WHAT IS NEEDED:
Quote exactly and only this range of lines in the data below: the line that holds "fettucine alfredo with broccoli and chicken" to the line that holds "7000元以下配abs的125踏板摩托车,7-8000左右的125踏板摩托车", both included.

TASK INPUTS:
Start of Block

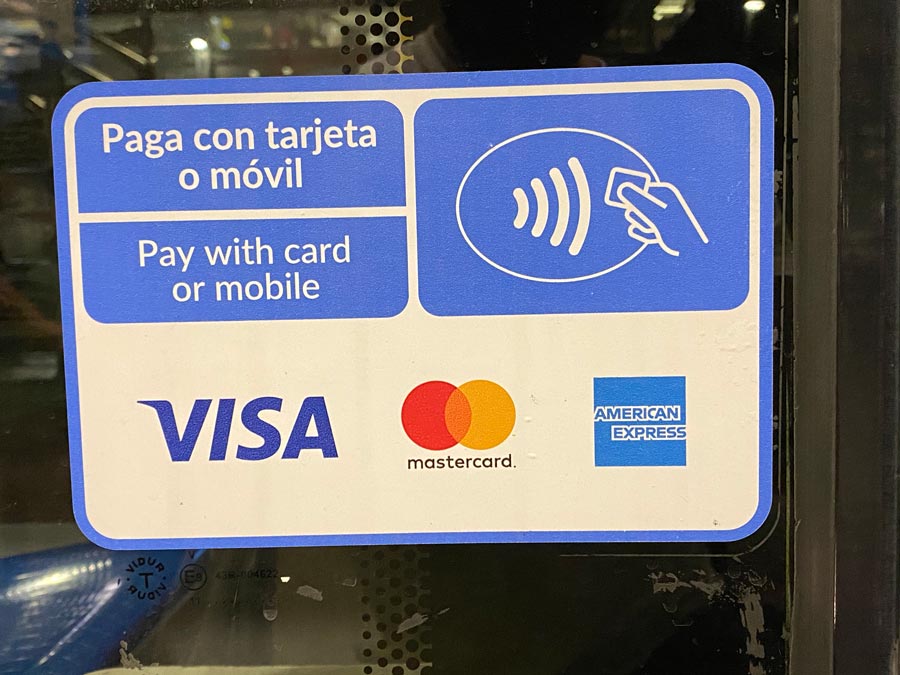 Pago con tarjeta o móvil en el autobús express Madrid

End of Block
Start of Block

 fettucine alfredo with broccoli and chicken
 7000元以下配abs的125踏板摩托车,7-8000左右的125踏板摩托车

End of Block

OUTPUT:
 fettucine alfredo with broccoli and chicken
 7000元以下配abs的125踏板摩托车,7-8000左右的125踏板摩托车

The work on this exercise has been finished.